Back in 2007, prior to the University of Georgia game with Oklahoma State in Athens, I sat with the media and gave my perspective on all things OSU football. I’ve carried that tradition forward annually, putting my thoughts in a letter in recent years as health issues have gotten the better of me. It’s a tradition I hope to continue as long as I can.
“As long as I can…” That’s a sobering notion, more, I suspect, for me than for you. I’m a lifelong geologist, and, as a whole, we’re a pretty optimistic bunch. I love to tell the story – over and over – about the geologist who fell off a 10-story building and, whizzing past the fifth floor, hollered, “I’m not dead yet.” At 91, I’m grateful for every added day, week, month and year.
However, I’m realistic about being close to the finish line. And I’m working diligently to complete projects as quickly as I can and tie up any loose ends.
One example is cutting the ribbon on my childhood home that we recently relocated from my Mesa Vista Ranch in the Texas Panhandle to Karsten Creek. Landscaping will begin there soon and we will be moving period-appropriate and personal furnishings in next month.
We have been archiving a whole host of material from my 70-year career in the oil and gas industry and will be donating those mementos to Oklahoma State. In the coming months we will announce how that information will be displayed to, hopefully, inspire future generations to achieve what a Depression-era kid like myself was able to accomplish.
And I’m excited about another upcoming announcement that involves a 22-foot conference table that has been the center of my office for 15 years. It is where we have hosted dozens of business and political leaders as well as elite athletes. It’s also where we’ve made…and, sadly lost…billions of dollars. We auctioned that table a few weeks ago and the tale of where it will land is incredible.
I have a lot of work left to do and not a lot of time to get it done. That’s not a morbid notion, it’s reality. And accepting reality at my age invariably leads to reflection.
Last year, at 90 years of age, I vowed to make every Oklahoma State football home game. I made half of them, but watched all of them. That’s likely to be the case again this year and each trip to Stillwater will be all the more meaningful for me. Five years ago, as grand marshal of OSU’s homecoming, I knocked out pushups on the ROTC’s pushup board. Now walking 50 yards to my suite is a challenge. And when I do it, I feel just as triumphant.
Spoiler alert: When you hit your 90s, two things happen. First, your memory isn’t as good as it once was. Second, the memories you do have you tend to cherish more.
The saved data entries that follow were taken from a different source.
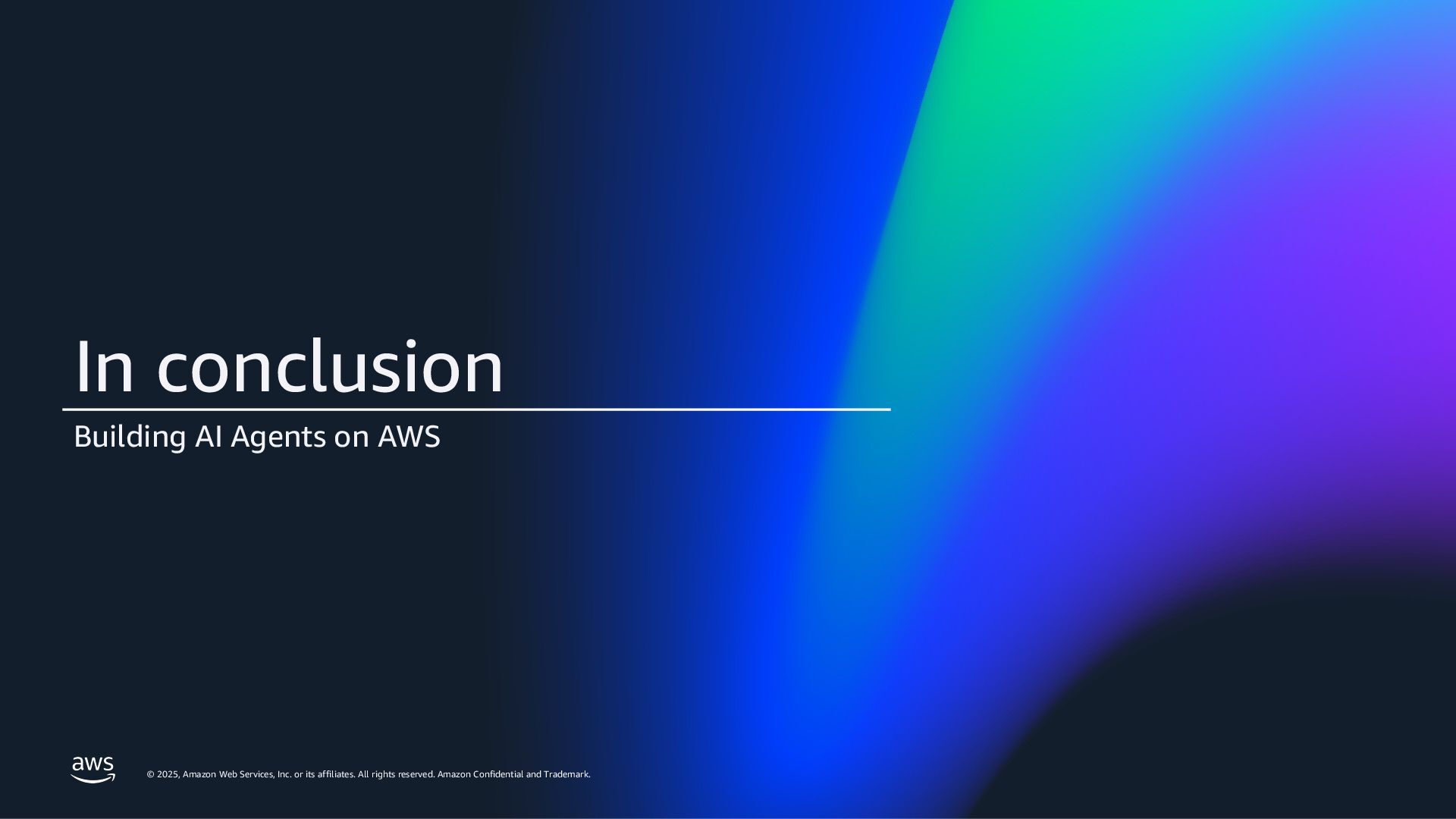 In conclusion

Building AI Agents on AWS

aws

© 2025, Amazon Web Services, Inc. or its affiliates. All rights reserved. Amazon Confidential and Trademark.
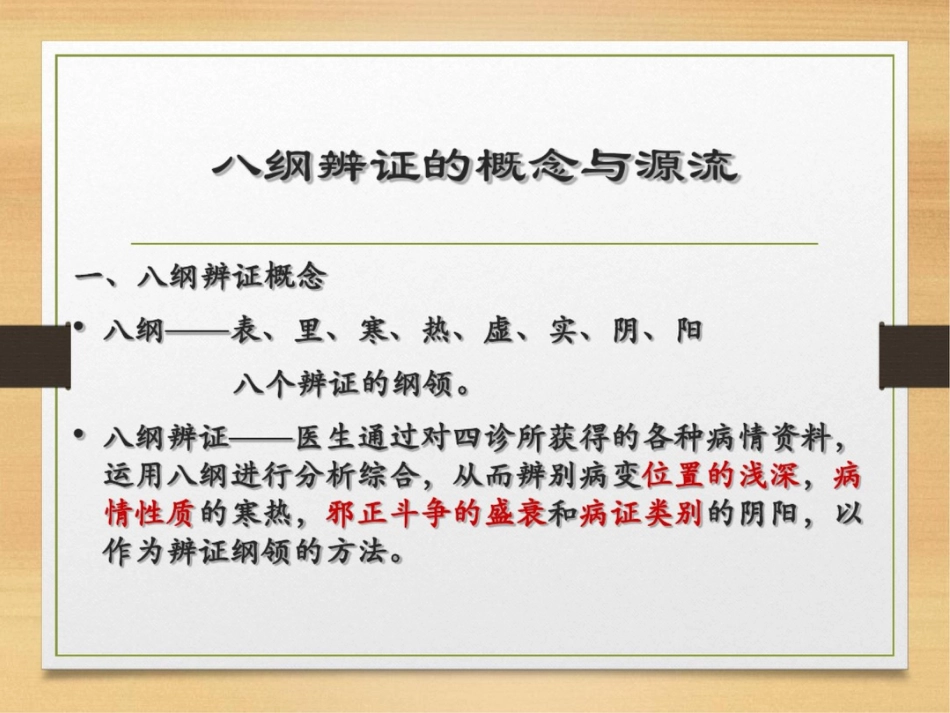 八纲辨证的概念与源流

一、八纲辨证概念

• 八纲——表、里、寒、热、虚、实、阴、阳
八个辨证的纲领。

• 八纲辨证——医生通过对四诊所获得的各种病情资料，运用八纲进行分析综合，从而辨别病变位置的浅深，病情性质的寒热，邪正斗争的盛衰和病证类别的阴阳，以作为辨证纲领的方法。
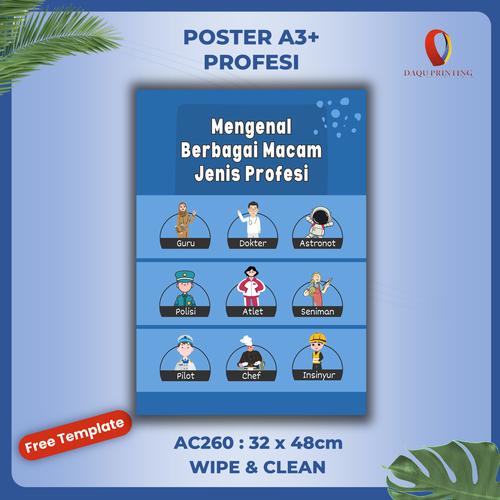 POSTER A3+
PROFESI

DAQU PRINTING

Mengenal Berbagai Macam Jenis Profesi

Guru
Dokter
Astronot

Polisi
Atlet
Seniman

Pilot
Chef
Insinyur

Free Template

AC260 : 32 x 48cm
WIPE & CLEAN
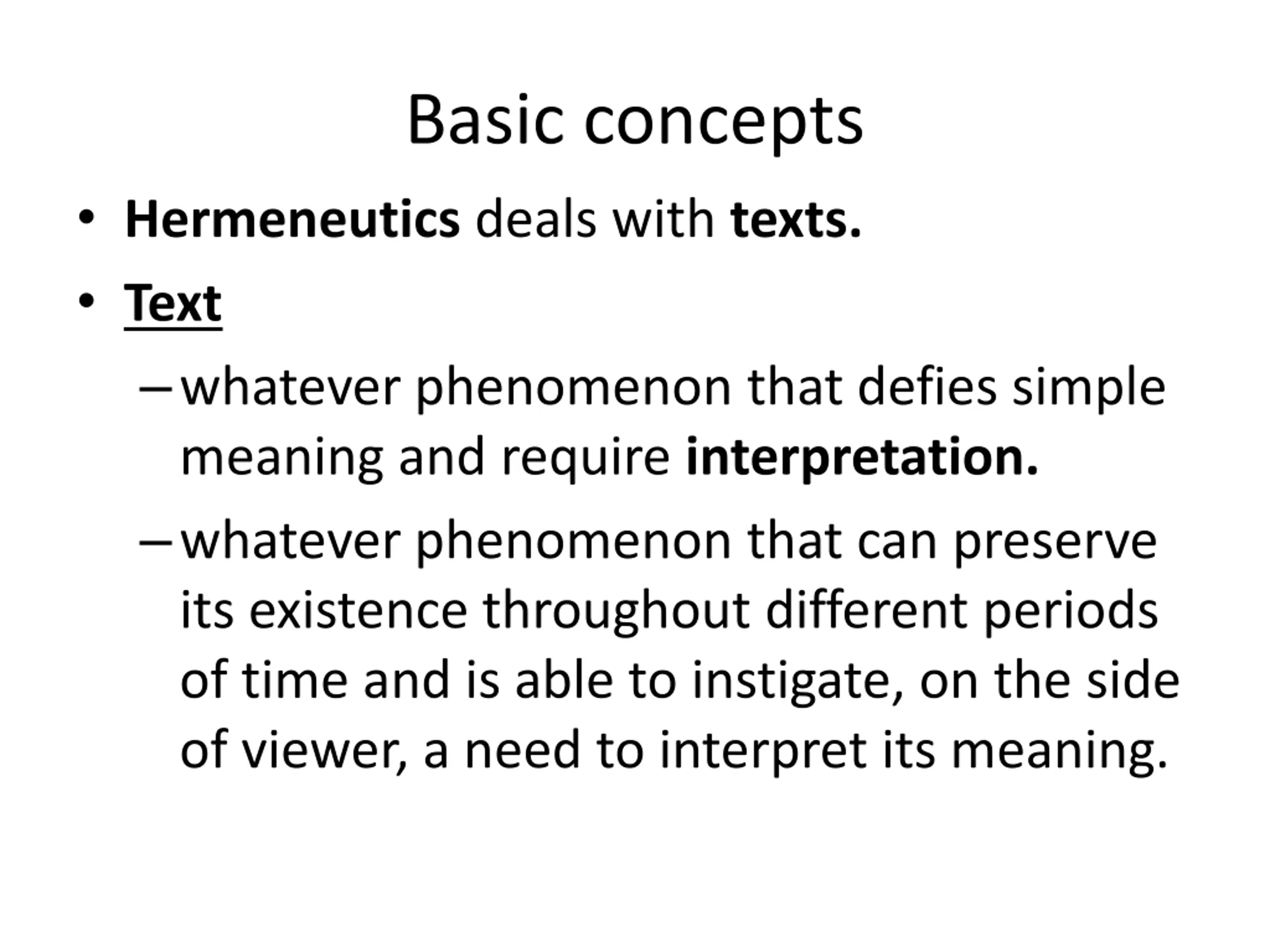 Basic concepts

• Hermeneutics deals with texts.
• Text
– whatever phenomenon that defies simple meaning and require interpretation.
– whatever phenomenon that can preserve its existence throughout different periods of time and is able to instigate, on the side of viewer, a need to interpret its meaning.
One of my greatest memories came 10 years ago, on September 5, 2009, when Oklahoma State University officially dedicated the fully renovated stadium now named in my honor.
A lot has happened since that dedication, and I’d like to think my support has played a part in it all.
- OSU has had 94 wins since the 2009 season, the second-most in the Big 12 and the 12th most in the nation during that time span
- Since 2009, OSU had six seasons with at least 10 wins. The Cowboys reached the Top 10 of the AP Poll in 2009, ‘10, ‘11, ‘13, ‘15, ‘16 and ‘17.
- OSU has been to four what are now known as “New Year’s Six” bowl games since 2009 (two Cotton Bowls, the Fiesta Bowl and the Sugar Bowl).
- OSU has averaged 9.4 wins per season since 2009.
- OSU has a 59-29 record (.670) against Big 12 opponents since 2009, the second-best record in the conference.
- Since 2009, OSU has averaged more than 40 points and nearly 500 yards of total offense per game.
- In 2010, OSU was a Big 12 South co-champion and OSU won the Big 12 championship in 2011.
- In 2011, OSU finished a program-best third in the final Associated Press football poll of the season.
But I’m in it to win it. My first goal for 2019 is to win a Big 12 football championship…again. Then to make the final four playoffs. Fingers crossed Mike Gundy can make that happen this year. The window is closing for me.
I’m heavily invested in Oklahoma State. Sometimes I forget what all I’ve given over the years. In the spirit of tying up loose ends, and setting the record straight, I called OSU the other day to get a total giving number. The total now stands at $652 million, a number boosted by a series of unpublicized gifts over the past 10 years. I have a unique approach to giving. While many others of my status endow foundations that spin out millions of dollars over the course of generations, I want to see the good that’s done with my money today, while I’m alive, and not wonder what is done with it long after I’m gone. OSU’s athletic director, Mike Holder, has been a good steward of my funds on the athletic side of the ledger, as has OSU President Burns Hargis been on the academic side.
Unquestionably, $652 million is a lot, and there are no doubt critics out there who would champion it going for broader, societal issues. I’m satisfied with my giving. I don’t want a bigger suite or a better parking spot. Or yet another honorary degree. I want championships across the board. I hope you understand why, and I hope we get them while I can still savor the victories.